We have proposed that best, worst and typical scenarios for survival, based on simple multiples of an individual’s expected survival time (EST) estimated by their oncologist, are a useful way of formulating and explaining prognosis in advanced cancer. We aimed to determine the accuracy and prognostic significance of such estimates in a multicentre, randomized trial.
66 oncologists estimated the EST at baseline for each of 152 participants in the INTEGRATE trial. We expected oncologists’ estimates of EST to be well calibrated (~50% of patients living longer than their EST) and imprecise (<33% living within 0.67 to 1.33 times their EST), but to provide accurate scenarios for survival time (~10% dying within a quarter of their EST, ~10% living longer than 3 times their EST and ~50% living for half to double their EST). We hypothesized that oncologists’ estimates of EST would be independently predictive of overall survival in a Cox model including conventional prognostic factors.

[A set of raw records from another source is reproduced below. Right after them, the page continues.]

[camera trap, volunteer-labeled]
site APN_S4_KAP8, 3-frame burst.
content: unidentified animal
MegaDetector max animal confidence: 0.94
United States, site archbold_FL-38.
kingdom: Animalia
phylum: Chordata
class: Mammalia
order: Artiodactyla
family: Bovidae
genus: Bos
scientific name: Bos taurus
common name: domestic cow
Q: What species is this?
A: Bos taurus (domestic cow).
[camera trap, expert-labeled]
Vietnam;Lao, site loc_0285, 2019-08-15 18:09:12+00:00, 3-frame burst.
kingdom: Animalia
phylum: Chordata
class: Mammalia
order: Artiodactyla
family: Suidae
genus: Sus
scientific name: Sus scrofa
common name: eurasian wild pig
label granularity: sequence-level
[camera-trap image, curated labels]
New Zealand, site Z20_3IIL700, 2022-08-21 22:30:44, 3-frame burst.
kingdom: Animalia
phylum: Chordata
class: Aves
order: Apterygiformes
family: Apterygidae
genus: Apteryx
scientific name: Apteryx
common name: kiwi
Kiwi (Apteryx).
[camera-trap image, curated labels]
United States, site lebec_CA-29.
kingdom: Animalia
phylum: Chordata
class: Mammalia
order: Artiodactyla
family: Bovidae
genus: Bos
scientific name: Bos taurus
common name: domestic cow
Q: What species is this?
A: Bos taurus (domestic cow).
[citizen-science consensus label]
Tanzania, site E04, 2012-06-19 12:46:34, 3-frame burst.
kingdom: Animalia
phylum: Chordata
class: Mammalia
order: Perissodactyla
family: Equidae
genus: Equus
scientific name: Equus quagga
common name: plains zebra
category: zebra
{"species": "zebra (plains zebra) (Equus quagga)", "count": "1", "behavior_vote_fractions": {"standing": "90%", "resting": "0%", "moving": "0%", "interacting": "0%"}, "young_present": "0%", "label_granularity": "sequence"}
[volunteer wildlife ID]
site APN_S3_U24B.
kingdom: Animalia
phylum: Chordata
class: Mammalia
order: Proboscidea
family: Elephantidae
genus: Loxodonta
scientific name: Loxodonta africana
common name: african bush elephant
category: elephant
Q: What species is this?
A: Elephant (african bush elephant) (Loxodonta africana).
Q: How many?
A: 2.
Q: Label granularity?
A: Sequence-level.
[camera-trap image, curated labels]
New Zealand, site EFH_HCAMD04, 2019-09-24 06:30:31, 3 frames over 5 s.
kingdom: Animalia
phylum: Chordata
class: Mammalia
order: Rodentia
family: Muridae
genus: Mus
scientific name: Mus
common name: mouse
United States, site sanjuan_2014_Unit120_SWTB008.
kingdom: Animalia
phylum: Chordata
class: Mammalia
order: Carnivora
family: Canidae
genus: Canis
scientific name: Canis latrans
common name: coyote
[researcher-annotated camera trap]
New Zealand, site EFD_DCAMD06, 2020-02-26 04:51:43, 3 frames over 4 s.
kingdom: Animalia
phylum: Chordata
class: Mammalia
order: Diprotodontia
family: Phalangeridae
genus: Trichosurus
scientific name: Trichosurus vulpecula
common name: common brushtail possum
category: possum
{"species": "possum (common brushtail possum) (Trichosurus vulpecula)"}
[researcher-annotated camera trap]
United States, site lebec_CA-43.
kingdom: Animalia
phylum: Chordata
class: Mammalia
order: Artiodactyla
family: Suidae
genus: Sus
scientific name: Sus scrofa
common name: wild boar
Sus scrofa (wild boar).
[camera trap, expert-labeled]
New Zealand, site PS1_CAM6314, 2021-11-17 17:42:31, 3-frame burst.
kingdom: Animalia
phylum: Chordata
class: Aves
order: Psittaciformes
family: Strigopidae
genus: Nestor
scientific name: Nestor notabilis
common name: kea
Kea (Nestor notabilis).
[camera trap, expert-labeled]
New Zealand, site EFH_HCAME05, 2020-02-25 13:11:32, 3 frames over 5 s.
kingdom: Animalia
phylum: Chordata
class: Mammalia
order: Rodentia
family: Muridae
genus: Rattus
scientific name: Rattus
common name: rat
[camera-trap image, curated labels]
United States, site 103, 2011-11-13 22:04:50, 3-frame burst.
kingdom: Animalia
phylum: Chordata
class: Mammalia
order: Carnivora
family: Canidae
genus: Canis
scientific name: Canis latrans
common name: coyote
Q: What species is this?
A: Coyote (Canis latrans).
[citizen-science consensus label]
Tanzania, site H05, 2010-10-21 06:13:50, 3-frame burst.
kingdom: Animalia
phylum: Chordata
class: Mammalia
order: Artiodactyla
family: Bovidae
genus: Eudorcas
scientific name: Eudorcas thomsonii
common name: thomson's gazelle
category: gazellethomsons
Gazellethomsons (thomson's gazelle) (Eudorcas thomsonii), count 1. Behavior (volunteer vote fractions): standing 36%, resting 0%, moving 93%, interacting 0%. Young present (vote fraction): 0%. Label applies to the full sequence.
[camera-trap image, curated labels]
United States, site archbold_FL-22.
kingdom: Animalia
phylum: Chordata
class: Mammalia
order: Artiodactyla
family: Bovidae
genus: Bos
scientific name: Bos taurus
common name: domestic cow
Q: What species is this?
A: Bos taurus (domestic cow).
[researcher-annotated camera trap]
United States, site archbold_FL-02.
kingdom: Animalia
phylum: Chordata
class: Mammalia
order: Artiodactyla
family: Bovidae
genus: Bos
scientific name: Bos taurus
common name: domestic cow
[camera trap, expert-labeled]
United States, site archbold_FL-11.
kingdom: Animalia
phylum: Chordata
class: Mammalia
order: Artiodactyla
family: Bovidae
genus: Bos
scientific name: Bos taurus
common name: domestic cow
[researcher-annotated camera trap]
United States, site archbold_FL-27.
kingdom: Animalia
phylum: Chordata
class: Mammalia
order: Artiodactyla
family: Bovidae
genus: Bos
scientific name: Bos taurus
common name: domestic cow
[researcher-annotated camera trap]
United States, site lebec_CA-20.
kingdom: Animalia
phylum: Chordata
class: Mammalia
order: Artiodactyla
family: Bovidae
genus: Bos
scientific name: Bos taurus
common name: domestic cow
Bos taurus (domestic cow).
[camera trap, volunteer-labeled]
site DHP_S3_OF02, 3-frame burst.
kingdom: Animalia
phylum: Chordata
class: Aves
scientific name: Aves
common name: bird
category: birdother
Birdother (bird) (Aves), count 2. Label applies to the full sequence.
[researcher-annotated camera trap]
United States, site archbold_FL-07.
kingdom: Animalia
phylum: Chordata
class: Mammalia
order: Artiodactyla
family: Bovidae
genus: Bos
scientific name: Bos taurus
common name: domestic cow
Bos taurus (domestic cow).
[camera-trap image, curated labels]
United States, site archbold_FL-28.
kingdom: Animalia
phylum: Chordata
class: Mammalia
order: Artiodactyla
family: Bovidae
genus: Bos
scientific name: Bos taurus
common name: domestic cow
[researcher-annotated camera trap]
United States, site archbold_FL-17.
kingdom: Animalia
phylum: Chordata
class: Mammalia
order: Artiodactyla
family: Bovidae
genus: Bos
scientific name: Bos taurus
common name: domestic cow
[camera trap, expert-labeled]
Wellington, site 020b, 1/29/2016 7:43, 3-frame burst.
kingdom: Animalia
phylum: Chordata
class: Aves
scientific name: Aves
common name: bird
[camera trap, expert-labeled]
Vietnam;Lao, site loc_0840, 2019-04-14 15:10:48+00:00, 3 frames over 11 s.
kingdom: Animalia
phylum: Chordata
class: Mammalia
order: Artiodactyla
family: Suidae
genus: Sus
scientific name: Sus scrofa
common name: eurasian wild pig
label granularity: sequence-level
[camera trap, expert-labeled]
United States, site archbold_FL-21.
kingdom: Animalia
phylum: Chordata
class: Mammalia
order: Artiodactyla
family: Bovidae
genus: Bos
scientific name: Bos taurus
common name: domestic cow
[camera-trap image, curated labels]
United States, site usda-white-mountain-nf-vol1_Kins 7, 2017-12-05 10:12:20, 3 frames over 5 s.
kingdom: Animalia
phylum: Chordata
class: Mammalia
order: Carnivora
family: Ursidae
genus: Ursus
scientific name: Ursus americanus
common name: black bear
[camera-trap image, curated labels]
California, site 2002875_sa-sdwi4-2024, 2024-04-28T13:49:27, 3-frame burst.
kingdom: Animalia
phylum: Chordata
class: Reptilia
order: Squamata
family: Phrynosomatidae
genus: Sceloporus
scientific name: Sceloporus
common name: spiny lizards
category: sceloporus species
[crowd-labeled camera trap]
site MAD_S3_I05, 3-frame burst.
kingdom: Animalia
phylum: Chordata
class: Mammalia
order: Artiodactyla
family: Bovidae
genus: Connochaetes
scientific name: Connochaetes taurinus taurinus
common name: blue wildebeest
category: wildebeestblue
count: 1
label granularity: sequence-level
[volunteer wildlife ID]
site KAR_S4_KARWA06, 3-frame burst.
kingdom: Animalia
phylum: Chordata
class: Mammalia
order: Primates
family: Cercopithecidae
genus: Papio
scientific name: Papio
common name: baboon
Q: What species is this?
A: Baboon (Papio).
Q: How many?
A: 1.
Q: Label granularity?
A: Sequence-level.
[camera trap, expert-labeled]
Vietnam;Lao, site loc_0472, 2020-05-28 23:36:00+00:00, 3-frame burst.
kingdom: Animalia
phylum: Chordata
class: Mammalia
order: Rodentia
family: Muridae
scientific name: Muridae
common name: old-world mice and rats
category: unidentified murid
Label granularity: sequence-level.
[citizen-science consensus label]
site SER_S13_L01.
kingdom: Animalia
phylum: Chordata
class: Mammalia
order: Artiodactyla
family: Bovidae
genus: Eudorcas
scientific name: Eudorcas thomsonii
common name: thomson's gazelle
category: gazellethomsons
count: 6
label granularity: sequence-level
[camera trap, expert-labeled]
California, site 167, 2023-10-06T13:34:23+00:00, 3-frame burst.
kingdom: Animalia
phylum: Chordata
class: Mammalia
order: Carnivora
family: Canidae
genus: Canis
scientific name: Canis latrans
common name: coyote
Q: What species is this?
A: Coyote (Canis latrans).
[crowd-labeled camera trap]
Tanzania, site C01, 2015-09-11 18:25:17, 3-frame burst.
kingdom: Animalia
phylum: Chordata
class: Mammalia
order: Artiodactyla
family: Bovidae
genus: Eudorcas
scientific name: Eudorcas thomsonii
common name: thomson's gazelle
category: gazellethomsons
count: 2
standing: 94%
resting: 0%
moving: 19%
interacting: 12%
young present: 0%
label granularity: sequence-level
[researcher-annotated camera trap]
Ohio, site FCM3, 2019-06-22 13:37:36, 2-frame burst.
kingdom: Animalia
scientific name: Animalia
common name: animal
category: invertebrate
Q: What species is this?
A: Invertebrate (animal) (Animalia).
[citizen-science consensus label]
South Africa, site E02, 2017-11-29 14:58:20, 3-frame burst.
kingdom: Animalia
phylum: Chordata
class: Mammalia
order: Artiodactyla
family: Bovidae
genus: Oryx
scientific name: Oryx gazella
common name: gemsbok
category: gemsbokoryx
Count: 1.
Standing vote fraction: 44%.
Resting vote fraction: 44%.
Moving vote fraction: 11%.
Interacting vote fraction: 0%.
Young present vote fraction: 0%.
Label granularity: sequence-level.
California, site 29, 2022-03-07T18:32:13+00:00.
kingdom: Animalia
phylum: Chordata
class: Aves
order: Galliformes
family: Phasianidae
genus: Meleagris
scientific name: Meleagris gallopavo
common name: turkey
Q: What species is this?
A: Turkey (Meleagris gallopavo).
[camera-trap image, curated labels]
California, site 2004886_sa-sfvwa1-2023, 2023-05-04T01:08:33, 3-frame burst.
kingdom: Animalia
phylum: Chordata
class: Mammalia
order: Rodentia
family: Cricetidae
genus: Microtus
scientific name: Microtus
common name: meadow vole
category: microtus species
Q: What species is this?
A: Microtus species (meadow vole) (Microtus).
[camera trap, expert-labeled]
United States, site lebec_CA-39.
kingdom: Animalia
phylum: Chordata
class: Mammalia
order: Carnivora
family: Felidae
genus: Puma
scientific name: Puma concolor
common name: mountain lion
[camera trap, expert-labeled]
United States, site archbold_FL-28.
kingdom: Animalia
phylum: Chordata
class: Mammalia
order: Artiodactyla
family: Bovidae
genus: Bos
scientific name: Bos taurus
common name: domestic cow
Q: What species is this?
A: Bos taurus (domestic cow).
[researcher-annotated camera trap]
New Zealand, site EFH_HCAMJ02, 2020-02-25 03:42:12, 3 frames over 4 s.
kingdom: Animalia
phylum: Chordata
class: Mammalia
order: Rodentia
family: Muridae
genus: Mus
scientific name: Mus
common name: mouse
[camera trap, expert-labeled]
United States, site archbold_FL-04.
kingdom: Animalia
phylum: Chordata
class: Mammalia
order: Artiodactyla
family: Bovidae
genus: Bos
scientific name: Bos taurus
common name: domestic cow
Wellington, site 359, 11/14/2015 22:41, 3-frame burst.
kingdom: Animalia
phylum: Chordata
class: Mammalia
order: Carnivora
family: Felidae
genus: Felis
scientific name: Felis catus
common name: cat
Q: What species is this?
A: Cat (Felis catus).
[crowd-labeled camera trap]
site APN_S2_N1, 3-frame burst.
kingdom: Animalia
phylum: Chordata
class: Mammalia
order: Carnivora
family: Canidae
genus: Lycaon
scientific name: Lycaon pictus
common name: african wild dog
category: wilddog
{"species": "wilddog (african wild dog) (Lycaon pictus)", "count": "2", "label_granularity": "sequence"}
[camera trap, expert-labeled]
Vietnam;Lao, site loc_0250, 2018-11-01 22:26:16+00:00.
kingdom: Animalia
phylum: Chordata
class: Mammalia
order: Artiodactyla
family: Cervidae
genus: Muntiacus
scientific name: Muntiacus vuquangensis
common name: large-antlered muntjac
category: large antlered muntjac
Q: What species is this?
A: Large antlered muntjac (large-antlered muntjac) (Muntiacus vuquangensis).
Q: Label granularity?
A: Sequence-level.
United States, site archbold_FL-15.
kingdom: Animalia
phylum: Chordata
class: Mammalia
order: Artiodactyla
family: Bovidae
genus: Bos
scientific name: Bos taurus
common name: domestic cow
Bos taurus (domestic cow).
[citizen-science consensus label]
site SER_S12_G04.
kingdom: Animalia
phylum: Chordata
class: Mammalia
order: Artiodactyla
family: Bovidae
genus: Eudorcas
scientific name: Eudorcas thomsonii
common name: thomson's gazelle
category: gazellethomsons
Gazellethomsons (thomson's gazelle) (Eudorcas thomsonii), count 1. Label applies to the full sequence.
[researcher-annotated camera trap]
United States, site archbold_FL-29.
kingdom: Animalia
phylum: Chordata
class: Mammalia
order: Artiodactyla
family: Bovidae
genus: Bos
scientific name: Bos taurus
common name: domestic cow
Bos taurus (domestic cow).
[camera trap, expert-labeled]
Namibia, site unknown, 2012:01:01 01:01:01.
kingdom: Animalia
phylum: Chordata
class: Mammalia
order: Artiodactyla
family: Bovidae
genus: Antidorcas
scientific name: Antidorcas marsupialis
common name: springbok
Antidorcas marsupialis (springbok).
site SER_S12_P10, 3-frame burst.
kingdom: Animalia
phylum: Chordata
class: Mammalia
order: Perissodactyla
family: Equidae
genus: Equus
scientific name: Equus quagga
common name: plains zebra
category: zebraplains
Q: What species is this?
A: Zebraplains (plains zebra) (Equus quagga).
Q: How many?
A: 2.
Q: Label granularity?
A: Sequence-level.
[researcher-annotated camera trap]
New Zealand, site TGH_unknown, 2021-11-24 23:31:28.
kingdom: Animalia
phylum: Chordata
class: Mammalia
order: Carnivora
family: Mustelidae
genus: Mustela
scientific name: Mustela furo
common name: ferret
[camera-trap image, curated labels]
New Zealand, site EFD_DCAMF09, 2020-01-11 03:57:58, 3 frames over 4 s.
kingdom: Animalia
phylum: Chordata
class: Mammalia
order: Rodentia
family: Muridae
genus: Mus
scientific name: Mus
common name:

Oncologists’ estimates of EST were well calibrated (45% shorter than observed), imprecise (29% lived within 0.67 to 1.33 times observed), and moderately discriminative (Harrell C-statistic 0.62, P = 0.001). Scenarios derived from oncologists’ estimates were remarkably accurate: 9% of patients died within a quarter of their EST, 12% lived longer than three times their EST and 57% lived within half to double their EST. Oncologists estimates of EST were independently significant predictors of overall survival (HR = 0.89, 95% CI 0.83 to 0.95, P= 0.001) in a Cox model including conventional prognostic factors.
Oncologists’ estimates of survival time were well calibrated, moderately discriminative, and independently significant predictors of overall survival. Best, worst and typical scenarios for survival based on simple multiples of the EST were remarkably accurate and would provide a useful method for estimating and explaining prognosis in this setting.